[RECORDS FOR THE EXERCISE]
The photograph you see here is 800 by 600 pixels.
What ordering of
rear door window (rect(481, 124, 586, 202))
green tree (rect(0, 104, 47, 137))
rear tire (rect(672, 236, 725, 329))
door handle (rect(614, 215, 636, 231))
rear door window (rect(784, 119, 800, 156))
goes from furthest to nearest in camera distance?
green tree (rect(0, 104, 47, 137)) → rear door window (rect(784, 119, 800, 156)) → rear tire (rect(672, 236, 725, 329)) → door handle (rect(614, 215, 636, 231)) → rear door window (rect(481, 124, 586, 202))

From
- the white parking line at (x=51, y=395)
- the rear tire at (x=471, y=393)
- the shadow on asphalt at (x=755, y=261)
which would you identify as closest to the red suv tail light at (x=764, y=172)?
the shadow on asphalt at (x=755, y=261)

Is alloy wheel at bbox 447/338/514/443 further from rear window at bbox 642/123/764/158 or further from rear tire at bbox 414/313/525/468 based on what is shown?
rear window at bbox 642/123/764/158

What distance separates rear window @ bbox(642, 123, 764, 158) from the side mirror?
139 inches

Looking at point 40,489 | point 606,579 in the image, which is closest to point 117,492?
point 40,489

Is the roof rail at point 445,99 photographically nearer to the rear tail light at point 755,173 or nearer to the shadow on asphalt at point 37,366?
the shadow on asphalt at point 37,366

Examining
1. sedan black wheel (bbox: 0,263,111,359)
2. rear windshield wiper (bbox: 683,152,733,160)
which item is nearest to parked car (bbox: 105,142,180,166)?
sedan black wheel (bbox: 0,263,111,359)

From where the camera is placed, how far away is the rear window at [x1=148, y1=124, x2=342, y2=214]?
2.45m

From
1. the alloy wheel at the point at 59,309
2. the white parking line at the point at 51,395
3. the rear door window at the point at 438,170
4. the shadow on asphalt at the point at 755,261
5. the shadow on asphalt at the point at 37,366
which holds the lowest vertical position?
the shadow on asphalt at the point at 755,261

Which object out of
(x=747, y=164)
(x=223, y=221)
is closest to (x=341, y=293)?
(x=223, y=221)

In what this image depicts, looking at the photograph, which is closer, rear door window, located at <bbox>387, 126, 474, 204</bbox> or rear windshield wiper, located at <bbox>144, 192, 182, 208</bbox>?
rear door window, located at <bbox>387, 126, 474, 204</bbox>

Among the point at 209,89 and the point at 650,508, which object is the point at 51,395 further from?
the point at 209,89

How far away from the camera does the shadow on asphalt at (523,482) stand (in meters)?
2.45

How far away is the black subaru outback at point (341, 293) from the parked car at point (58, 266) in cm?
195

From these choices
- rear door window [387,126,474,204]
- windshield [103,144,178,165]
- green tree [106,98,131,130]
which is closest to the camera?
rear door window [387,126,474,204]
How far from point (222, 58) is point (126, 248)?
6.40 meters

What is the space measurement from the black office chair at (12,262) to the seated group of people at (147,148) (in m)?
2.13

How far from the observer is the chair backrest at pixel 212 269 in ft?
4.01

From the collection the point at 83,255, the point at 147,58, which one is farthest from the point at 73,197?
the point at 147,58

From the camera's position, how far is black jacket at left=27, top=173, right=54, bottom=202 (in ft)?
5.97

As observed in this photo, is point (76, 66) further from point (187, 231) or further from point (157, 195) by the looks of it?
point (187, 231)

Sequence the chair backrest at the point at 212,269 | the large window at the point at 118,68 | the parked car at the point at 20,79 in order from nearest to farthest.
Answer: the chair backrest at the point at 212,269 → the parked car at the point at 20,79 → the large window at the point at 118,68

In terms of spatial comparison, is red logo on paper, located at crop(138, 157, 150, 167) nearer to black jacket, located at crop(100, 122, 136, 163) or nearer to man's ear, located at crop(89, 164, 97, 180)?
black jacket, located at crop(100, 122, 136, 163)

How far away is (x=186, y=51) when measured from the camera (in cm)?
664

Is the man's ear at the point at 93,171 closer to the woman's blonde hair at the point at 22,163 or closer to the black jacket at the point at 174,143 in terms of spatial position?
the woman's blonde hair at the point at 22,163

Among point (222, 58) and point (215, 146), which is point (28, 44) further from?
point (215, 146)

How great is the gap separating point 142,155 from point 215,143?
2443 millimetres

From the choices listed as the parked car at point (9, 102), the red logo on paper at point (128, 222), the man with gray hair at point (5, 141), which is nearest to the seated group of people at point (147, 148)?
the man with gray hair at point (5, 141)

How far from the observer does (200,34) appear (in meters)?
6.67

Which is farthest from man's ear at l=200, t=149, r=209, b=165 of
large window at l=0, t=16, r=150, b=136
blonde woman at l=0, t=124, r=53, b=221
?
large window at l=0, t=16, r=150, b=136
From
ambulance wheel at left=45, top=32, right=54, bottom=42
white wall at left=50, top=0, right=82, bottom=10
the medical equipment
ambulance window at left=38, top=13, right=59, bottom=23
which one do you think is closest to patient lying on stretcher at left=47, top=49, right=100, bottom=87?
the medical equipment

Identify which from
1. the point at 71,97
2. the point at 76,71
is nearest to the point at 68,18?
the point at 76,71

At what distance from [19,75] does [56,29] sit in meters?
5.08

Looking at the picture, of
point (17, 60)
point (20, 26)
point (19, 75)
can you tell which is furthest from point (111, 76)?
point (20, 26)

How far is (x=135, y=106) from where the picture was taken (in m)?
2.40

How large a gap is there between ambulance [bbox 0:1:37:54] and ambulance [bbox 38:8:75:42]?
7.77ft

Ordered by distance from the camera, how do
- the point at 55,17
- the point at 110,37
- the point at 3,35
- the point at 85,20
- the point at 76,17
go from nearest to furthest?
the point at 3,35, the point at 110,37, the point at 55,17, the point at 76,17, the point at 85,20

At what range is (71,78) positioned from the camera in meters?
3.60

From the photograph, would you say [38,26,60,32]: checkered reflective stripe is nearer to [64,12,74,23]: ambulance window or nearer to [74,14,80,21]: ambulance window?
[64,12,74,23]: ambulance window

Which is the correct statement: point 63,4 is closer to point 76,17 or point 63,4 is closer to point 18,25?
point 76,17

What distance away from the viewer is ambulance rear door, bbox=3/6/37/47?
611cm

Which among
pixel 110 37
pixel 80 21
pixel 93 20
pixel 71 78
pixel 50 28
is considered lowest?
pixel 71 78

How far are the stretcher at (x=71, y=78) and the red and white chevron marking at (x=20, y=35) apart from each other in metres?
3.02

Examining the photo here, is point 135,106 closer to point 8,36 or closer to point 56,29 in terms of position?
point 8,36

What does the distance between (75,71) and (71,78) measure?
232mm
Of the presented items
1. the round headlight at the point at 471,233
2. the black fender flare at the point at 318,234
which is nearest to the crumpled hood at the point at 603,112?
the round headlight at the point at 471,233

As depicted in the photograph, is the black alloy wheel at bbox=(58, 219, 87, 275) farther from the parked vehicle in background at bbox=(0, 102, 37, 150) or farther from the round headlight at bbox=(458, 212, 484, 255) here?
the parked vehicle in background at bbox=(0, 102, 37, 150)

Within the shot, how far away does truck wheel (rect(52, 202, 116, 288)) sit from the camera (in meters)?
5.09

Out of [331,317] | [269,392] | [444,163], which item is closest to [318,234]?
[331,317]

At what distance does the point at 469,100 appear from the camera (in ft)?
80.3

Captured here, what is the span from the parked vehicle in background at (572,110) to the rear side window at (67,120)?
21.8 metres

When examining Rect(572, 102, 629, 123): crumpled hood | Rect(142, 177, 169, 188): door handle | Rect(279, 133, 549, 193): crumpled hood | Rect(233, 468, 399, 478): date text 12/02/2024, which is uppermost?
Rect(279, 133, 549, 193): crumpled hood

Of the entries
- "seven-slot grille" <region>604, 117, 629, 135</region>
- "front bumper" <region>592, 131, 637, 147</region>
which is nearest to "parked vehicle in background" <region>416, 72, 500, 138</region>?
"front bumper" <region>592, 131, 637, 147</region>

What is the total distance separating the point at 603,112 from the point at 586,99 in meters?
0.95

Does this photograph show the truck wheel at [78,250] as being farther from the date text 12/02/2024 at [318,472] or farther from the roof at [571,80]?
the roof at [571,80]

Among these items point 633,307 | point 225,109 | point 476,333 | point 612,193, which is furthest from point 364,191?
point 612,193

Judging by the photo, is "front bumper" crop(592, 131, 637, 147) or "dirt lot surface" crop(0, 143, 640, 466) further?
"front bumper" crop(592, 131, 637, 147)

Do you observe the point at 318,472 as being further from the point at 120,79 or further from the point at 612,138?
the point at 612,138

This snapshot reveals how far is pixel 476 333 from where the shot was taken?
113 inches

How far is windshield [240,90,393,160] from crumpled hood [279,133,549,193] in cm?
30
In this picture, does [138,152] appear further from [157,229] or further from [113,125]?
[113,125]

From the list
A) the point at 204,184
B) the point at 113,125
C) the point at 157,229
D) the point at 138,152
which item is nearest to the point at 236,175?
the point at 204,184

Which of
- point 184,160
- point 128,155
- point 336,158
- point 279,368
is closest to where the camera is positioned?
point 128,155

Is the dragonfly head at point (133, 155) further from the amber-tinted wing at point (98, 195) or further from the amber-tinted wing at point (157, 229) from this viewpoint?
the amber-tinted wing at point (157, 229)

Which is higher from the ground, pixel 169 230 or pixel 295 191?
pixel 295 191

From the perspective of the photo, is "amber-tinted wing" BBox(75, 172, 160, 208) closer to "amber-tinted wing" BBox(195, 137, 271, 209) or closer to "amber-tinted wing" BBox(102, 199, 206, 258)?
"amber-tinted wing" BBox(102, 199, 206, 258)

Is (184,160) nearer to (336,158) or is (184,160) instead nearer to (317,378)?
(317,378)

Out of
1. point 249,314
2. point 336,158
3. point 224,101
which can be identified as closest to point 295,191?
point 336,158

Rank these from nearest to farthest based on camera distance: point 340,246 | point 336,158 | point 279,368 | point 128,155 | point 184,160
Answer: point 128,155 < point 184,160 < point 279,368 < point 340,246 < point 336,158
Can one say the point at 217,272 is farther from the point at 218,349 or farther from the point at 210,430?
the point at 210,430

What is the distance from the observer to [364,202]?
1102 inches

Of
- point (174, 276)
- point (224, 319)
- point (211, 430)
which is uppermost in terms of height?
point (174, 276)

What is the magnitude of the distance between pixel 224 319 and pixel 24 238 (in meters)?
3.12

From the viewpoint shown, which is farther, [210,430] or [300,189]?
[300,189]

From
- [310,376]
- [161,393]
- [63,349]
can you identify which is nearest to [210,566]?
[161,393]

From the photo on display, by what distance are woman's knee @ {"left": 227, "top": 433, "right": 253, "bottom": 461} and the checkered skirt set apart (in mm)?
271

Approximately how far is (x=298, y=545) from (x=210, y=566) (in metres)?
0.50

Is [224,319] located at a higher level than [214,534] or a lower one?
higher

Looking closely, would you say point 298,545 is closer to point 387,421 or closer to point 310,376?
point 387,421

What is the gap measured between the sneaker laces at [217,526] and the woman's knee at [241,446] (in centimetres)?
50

[GIVEN EXERCISE]
Give back the lines above exactly, from the one with "From the photo on" through the last line.

[FINAL ANSWER]
From the photo on display, by what distance are woman's knee @ {"left": 227, "top": 433, "right": 253, "bottom": 461} and the checkered skirt set apart (in mm)?
271

Approximately how far is (x=298, y=545) from (x=210, y=566) (in metres)?
0.50

Is [224,319] located at a higher level than [214,534] or a lower one?
higher

Looking closely, would you say point 298,545 is closer to point 387,421 or closer to point 310,376?
point 387,421

What is the gap measured between the sneaker laces at [217,526] and the woman's knee at [241,446] (in centimetres)?
50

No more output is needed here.